Filles et poker chez les Abdeslam, qui croulaient sous les dettes

Si certains en doutent encore, voici, ce mardi soir, un reportage exclusif qui confirme définitivement le train de vie flambeur et anti-islamique des frères Abdeslam et de Mohamed Abrini juste avant les attentats de Paris (130 morts) et de Bruxelles (32 morts).

Filles et poker chez les Abdeslam, qui croulaient sous les dettes
Christophe Lamfalussy

L’un des deux barmen du café "Les Béguines" se met à table, sur RTL-TVI, à 19h45.


Si certains en doutent encore, voici, ce mardi soir, un reportage exclusif qui confirme définitivement le train de vie flambeur et anti-islamique des frères Abdeslam et de Mohamed Abrini juste avant les attentats de Paris (130 morts) et de Bruxelles (32 morts).

RTL-TVI a en effet retrouvé l’un des deux barmen du café "Les Béguines" à Molenbeek que Salah et Brahim Abdeslam géraient trois mois encore avant les attentats, avant qu’il ne soit fermé le 5 novembre 2015 par la police de Molenbeek.

Au premier étage, on servait le thé à la menthe, les sodas et le café. Dans la cave, on jouait au poker, flirtait, fumait des joints et taquinait la vodka. Le Coran - qui interdit l’alcool, les drogues et les jeux de hasard -, connais pas.

Un café qui rapportait beaucoup

Le barman, qui a fait six ans de prison, explique le visage masqué pour protéger son anonymat que, trois jours avant Paris, Brahim Abdeslam était "en train de rigoler, de boire, d’aller voir des gonzesses". Il exclut tout visionnage de vidéos sur la Syrie dans la salle, comme d’autres témoins l’ont affirmé.

Les deux frères "vivaient du café" qui leur rapportait environ 5 000 euros par mois. "Dans la caisse", dit-il, "je faisais 300 à 350 euros par jour. Et le thé, c’est de l’eau chaude et de la menthe. Donc c’est 100 % bénéfice. Je touchais 1 300 euros par mois, mon collègue (NdlR, Hamza Attou en prison) aussi. La machine (NdlR, bingo), elle faisait entrer 7 000 à 8 000 euros par mois. Moitié pour le placeur et moitié pour eux".

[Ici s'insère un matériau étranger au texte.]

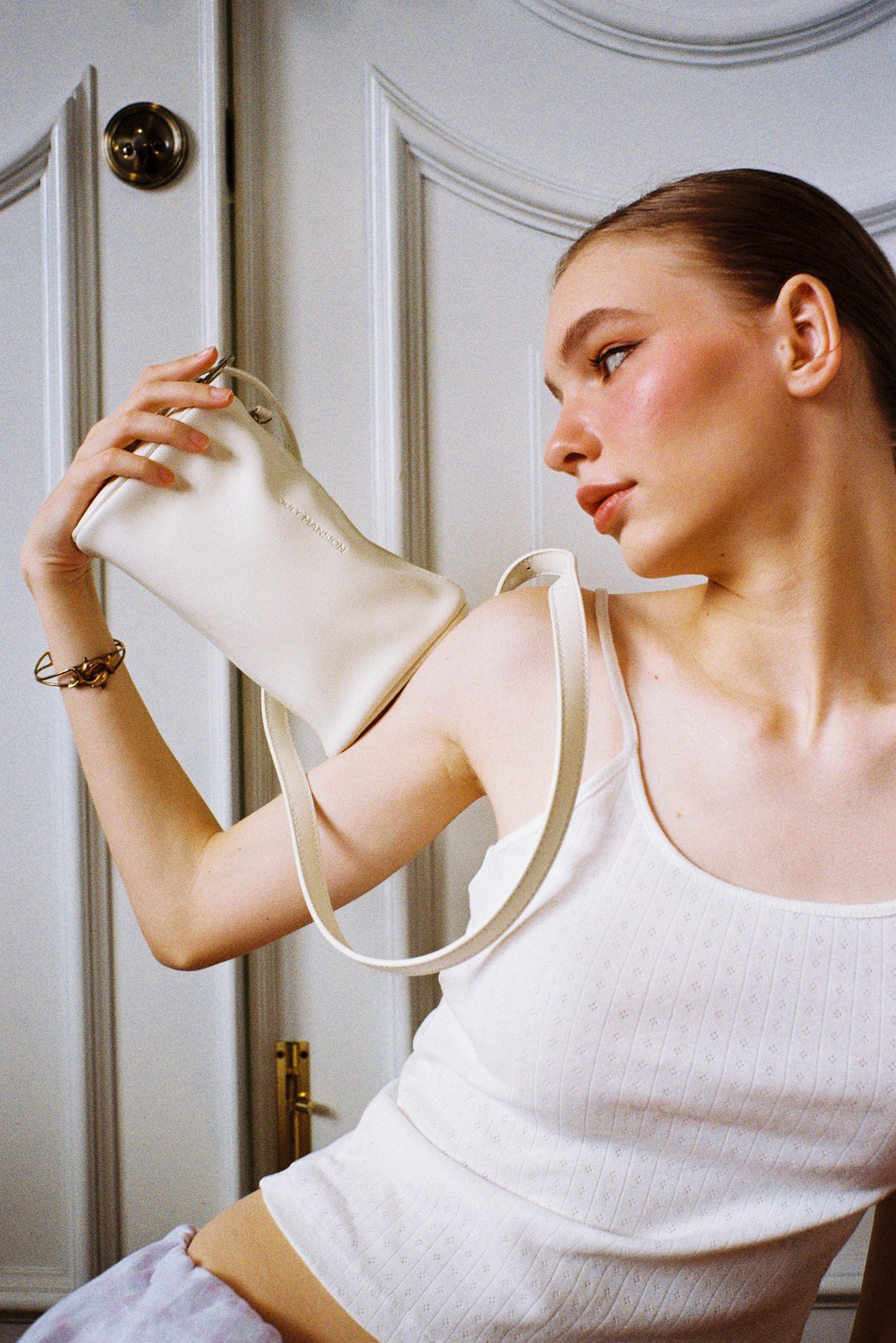 July Mansion - Parte Crossbody Bag in Coconut
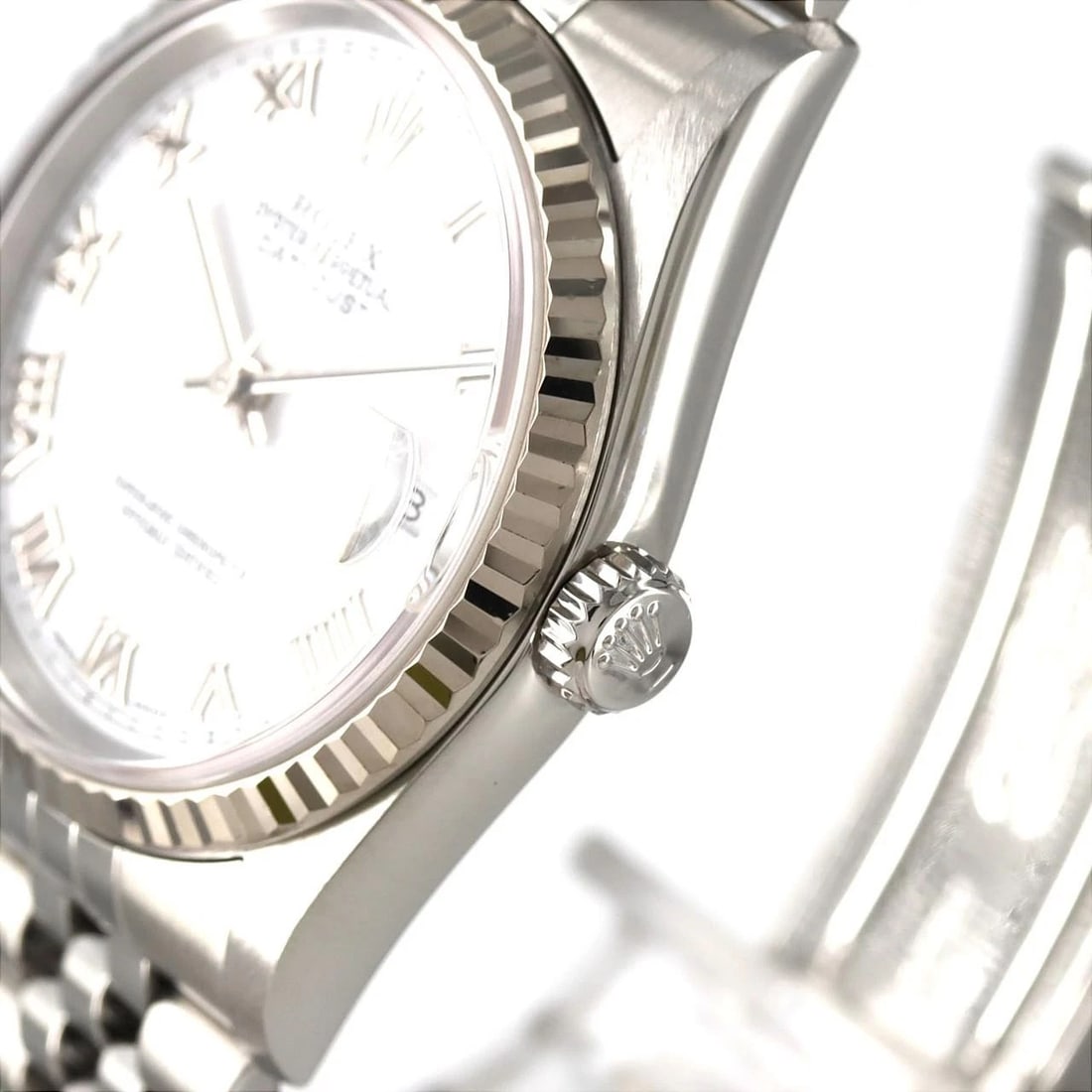 ROLEX DATEJUST MECHANICAL AUTOMATIC WATCH - 4
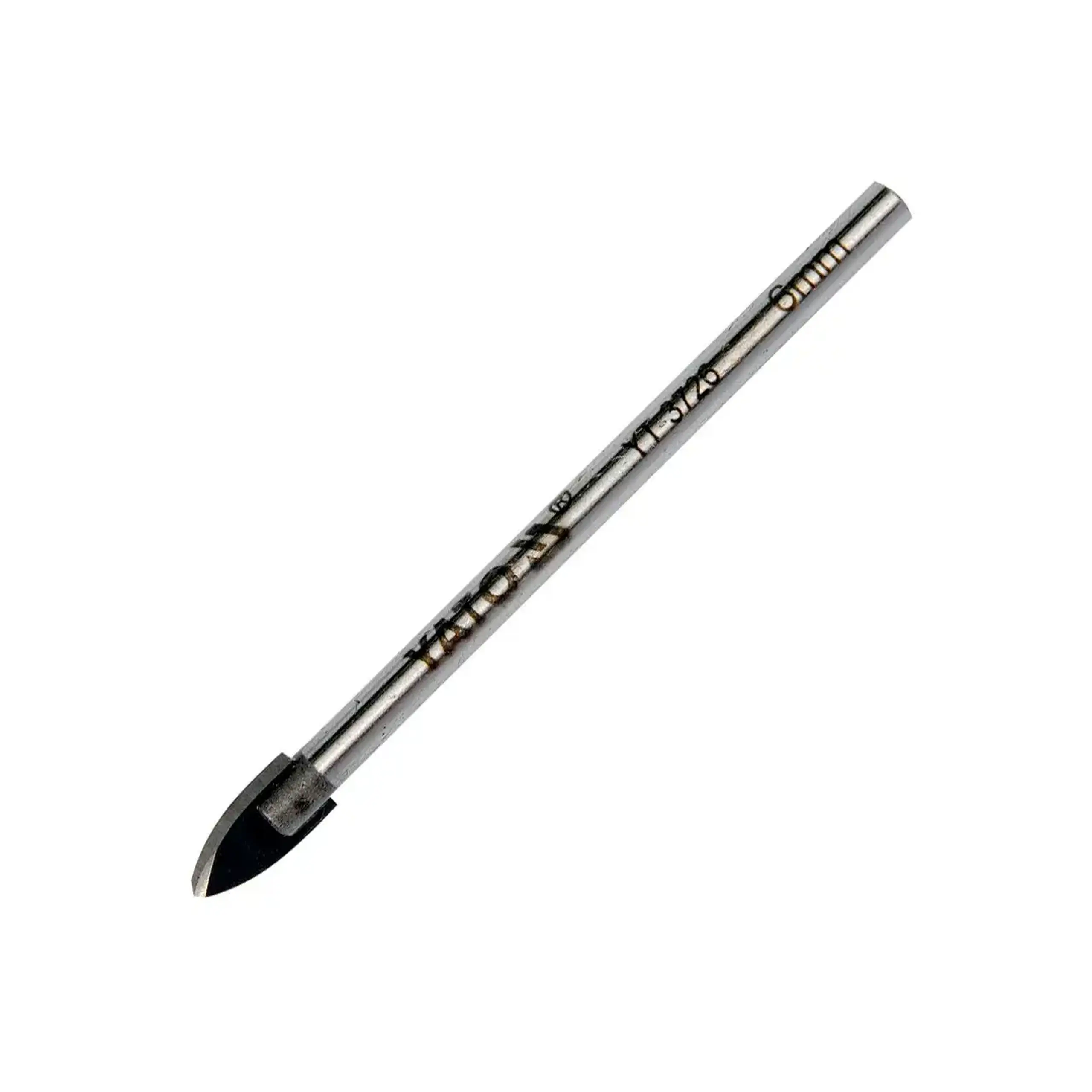 Burghiu pentru sticlă/ceramică 4 mm Oțel Cilindric Yato - Diametru 6 mm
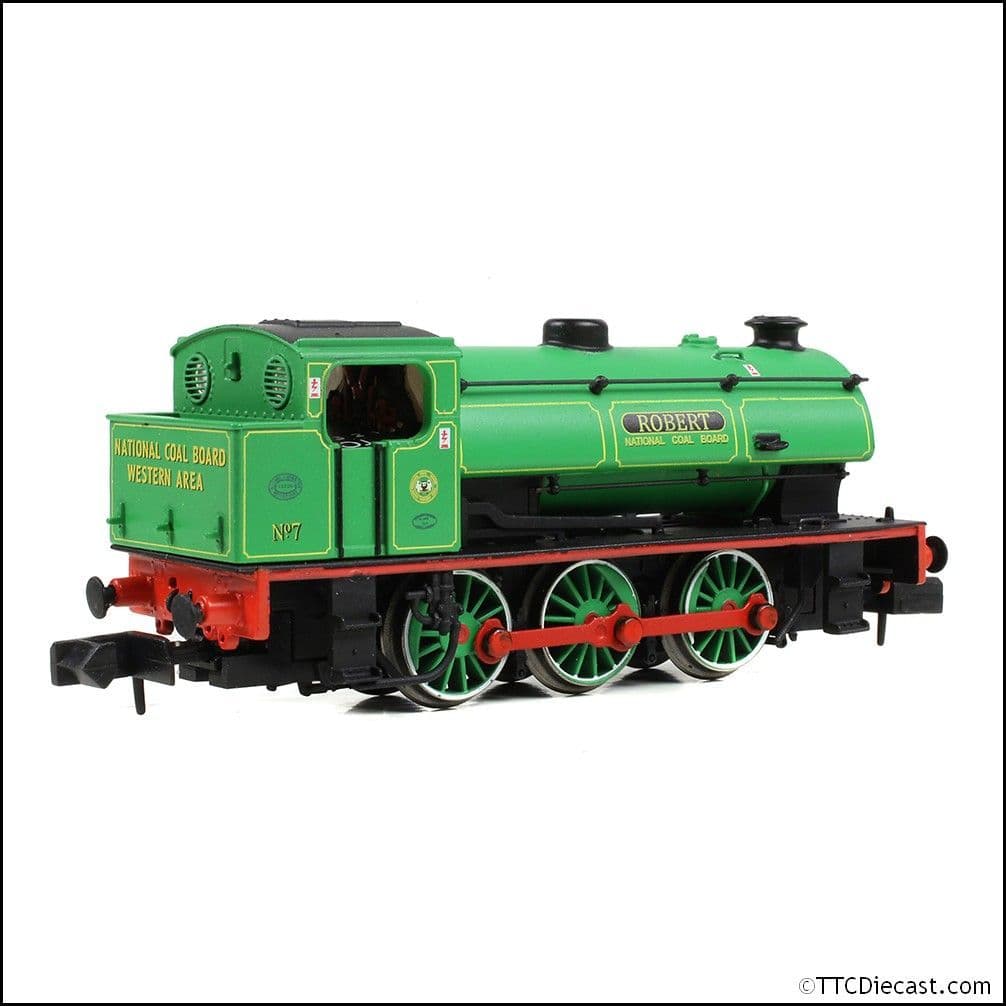 EFE Rail E85510 WD Austerity Saddle Tank No. 7 'Robert' NCB Lined Green N Gauge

Pourtant, les frères semblaient crouler sous les dettes, comme en atteste un impayé de 2 611 euros à Electrabel, que la caméra a capté dans les documents qui traînent dans le café.

Il est beaucoup question d’argent dans ce reportage éclairant de 25 minutes, centré exclusivement sur le témoignage du barman. Tout d’abord, que les frères Abdeslam ont bradé leur café pour 27 000 euros, qu’ensuite ils ont eu une frénésie d’achat. Par d’autres sources, on sait qu’ils ont aussi passé une nuit dans un casino de Bruxelles, un mois avant les attentats.

On apprend aussi que Salah Abdeslam a sans doute dormi deux nuits dans le café lors de sa cavale. "On savait tous qu’il était à Molenbeek", dit le barman. La police de Molenbeek reste sur les dents puisqu’elle est intervenue lors du tournage, qui a eu lieu durant la nuit. Des voisins s’étaient étonnés de voir de la lumière dans le café, sous scellés pendant plusieurs mois.

Aux journalistes de la société Check Productions (qui travaille pour RTL), le barman a déclaré qu’il voulait corriger ce qu’il avait entendu dans certains médias. Il est sorti de son silence après être resté cloîtré chez lui durant deux mois après les attentats.

Abaaoud, le responsable

Qui alors a amené les Abdeslam et Abrini à se lancer dans cette "affaire de fous" ? C’est Abdelhamid Abaaoud. "A cause de lui, beaucoup de jeunes du quartier de Molenbeek se sont retrouvés dans la merde, morts. Pour moi, c’est lui qui les a endoctrinés."

Le barman charge le mort et ménage ses deux amis en prison, Abrini et Salah Abdeslam, qui ont tous les deux renoncé à la dernière minute à se faire exploser, l’un à Zaventem, l’autre à Paris. Il est difficile de pénétrer dans le petit monde des délinquants de Molenbeek. Le journaliste Edouard Dufrasne a dû travailler pendant des mois pour parvenir à ce témoin. En soi, c’est déjà un exploit.